To all Muggle observers, it was currently a run down launderette, perpetually closed. There was even the scent of cleaning chemicals hovering around the dingy doorway, and puffs of steam made their way outward from a vent at precise intervals (should anyone have been measuring these intervals, which they were not). To any and all wizards and witches, however, it was, and always had been (at least for hundreds of years) Cordial Spirits, the oldest and most reputable pub in all of Wizarding Britain.
And that is where Severus Snape found himself, the last Saturday evening before Christmas. Now that Voldemort was dead, it was the last place on earth he wanted to be. Snape knew that (like all civil servant parties) this one would begin early and end early. Thus he Apparated into the narrow service alley next to it at ten p.m. precisely, deciding that it would be best to enter from the back end of the pub. He hoped that there would be precious few people left by that time, that he would be noticed by even fewer people, and that after exchanging strained “pleasantries” with whomever decided to approach him, he could leave by eleven at the latest. In his entire life, Severus Snape had never been more profoundly wrong.
Oh, it started off well enough. Casting a Disillusionment charm upon himself, he managed to avoid the kitchen crew with little trouble. Then he moved down the hall towards the wait staff entrance to the bar. For a couple of moments he stood by the swinging doors, listening, then pushed the door open just a hair.
Snape grunted involuntarily. Cordial Spirits was the same insufferably stuffy place that he remembered it to be. The first and most horrifying feature was the color scheme. The entire establishment was and had always been decorated in orange and violet, no doubt because they were two colors that were not affiliated with any of the houses in Hogwarts. This, it seemed to Snape, was no way to make decorating choices. Deep violet velvet banquettes warred with muddy orange walls. The bar itself was as ostentatious as one might expect it to be. It was the only bar he had ever seen that sported a crystal chandelier.
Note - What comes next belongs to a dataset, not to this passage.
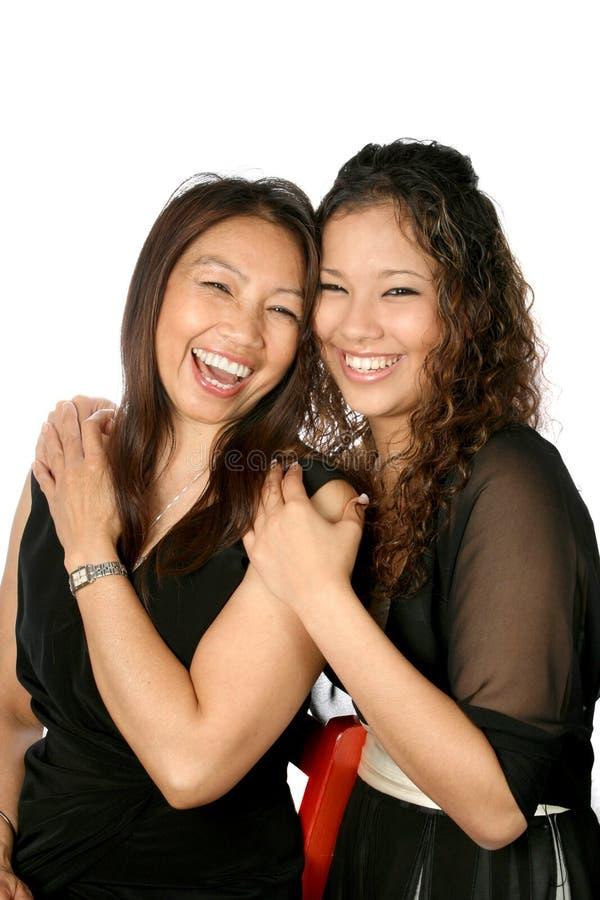 Mère et descendant riants photos libres de droits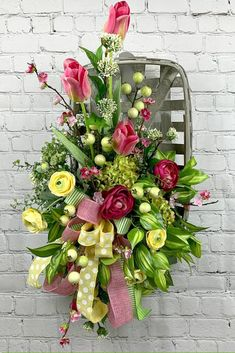 Welcome to the July 2019 showcase of beautiful wreaths and centerpieces! These stunning creations were made by designers in the Trendy Tree Marketing Diy Spring Wreath, Spring Door Wreaths, Winter Wreaths, Tobacco Basket Decor, Patriotic Decorations, Holiday Decorations, Christmas Mesh Wreaths, Halloween Wreaths, Prim Christmas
For a brief moment, Snape thought seriously of leaving. Most of the patrons (many of whom he recognized) were clustered near the front door at the other end of the pub. They didn’t seem to be doing much, just talking in monosyllables and periodically checking their timepieces. It did not occur to Snape that any of them could possibly be waiting for him. That his appearance was to be the very highlight of the evening.
Snape scanned the room, searching for a place where he could sit unmolested for awhile. Then he drew in a quick breath. At a small table toward the back, not far from the very door where he was standing, sat a young woman alone. A decidedly bored and slightly peeved-looking young woman. A young woman with hair the color of pink bubblegum.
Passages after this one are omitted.